Wednesday, August 31, 2011

Master Data Management : Open Source Solutions???

The movement towards digital records is generating exponential amounts of data, tremendously valuable data. But building a system to manage that data and extract value from it requires acceptance of a paradox; the system needs to be flexible and tolerant, while simultaneously enforcing structure and standards. This is hard.

Many of us have felt the pain of Master Data Management (MDM). In large enough enterprises, even something as simple as keeping addresses current across multiple lines of business is a herculean task. Furthermore, it’s a problem that’s difficult to ignore because poor data management can drive substantial expense and leave invaluable opportunities on the table.

Since joining Health Market Science (HMS), a company focused on MDM for the healthcare space, that sentiment has been reinforced tenfold. Two things became immediately apparent: the complexity of a complete solution and the value of the same.

The problem is complex because there is a temporal aspect to the data. A complete MDM solution doesn't just provide a current view of entities, but a historical perspective as well. It provides that perspective across all the entities and the all the relationships between those entities. Then, add in the fact that each source system may have a different schema representing each entity and that the schema itself may evolve over time. Then, pile on all the necessary processing to analyze the data. Entities need to be consolidated based on precedence rules, standardized, and matched using fuzzy matching. What a fantastic recipe for a fun problem to solve.

But given the complexity, it isn't difficult to see why companies shy away from an "in-house" MDM solution. Solving these problems isn't easy. You may think that if you get yourself a good Data Architect and a massive Oracle instance, you could crank something out. You’ll soon find that standard relational structures quickly become unwieldy and you end up in “meta-meta” world building out schemas to manage schemas. This can be extremely painful.
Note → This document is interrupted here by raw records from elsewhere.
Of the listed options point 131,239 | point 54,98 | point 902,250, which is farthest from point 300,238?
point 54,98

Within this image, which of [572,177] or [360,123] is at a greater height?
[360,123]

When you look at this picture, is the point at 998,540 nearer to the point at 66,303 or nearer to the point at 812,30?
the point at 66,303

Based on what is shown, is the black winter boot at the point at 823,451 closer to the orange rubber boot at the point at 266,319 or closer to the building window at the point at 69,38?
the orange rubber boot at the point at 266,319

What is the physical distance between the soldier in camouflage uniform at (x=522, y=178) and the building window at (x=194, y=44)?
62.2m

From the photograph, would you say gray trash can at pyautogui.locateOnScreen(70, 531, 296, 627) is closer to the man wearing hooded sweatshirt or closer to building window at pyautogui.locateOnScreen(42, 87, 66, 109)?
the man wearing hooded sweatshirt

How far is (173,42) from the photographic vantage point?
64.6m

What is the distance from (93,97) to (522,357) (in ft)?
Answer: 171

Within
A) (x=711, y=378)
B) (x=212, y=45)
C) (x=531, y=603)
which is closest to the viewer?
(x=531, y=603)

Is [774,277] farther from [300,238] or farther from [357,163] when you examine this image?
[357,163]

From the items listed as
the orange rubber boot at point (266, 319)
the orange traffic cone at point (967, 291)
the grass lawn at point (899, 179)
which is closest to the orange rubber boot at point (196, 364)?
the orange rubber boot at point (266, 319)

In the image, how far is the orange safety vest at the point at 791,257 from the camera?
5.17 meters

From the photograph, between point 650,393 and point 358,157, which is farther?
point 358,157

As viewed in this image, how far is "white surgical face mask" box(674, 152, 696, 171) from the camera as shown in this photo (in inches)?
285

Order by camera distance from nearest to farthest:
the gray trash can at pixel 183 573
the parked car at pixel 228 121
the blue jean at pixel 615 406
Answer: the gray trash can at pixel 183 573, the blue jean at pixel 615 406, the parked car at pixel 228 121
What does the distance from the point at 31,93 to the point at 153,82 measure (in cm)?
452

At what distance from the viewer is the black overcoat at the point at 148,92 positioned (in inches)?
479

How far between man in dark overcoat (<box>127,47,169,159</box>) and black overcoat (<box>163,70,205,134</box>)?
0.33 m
I'm wondering if people have seen any open source solutions capable of tackling this problem. From what I can find, the open source "MDM" solutions only tackle the Extract-Transform-Load (ETL) portion of the problem. Unfortunately, that is the easy part. Does anyone know of any open-source communities focused on delivering a complete solution, ETL through down into storage?

8 comments:

Skaldo said...

Hi there I'am just doing research on some MDM solution/tool that we need for our project. Did you found meanwhile anything? Can you provide any interesting link? Thanks a lot Peter

Ruby said...

These are great points you have here, Brian. Indeed, a mediocre MDM solution can lead an enterprise to hit rock bottom. I believe an efficient MDM considers the importance of understanding how the data got to the current state, and the system must be capable of maintaining MDM hierarchies.

-Ruby Badcoe

france pope said...

This is very good information.i think it's useful advice. really nice blog. keep it up!!!
master data management

The Dyches said...

Have you looked at Talend? Seems they are touting a full data integration product that includes...an Enterprise Service Bus (ESB), Data Synchronization, Data Governance, Big Data, Data Quality in CRM, Data Quality in Data Warehouse, ETL and MDM

peterjohn said...

I appreciate you sharing this article. Really thank you! Much obliged.
This is one awesome blog article. Much thanks again.


sap online training
software online training
sap sd online training
hadoop online training
sap-crm-online-training

peterjohn said...

I really enjoy the blog.Much thanks again. Really Great.
Very informative article post. Really looking forward to read more. Will read on…


oracle online training
sap fico online training
dotnet online training
qa-qtp-software-testing-training-tutorial

Nasreen Basu said...

Really cool post, highly informative and professionally written and I am glad to be a visitor of this perfect blog, thank you for this rare info! , Regards , informatica mdm training in hyderabad

Sarah MacAdams said...

When looking for data management solutions for storing, organizing and managing your important data, data management solutions there are many things you need to take care of.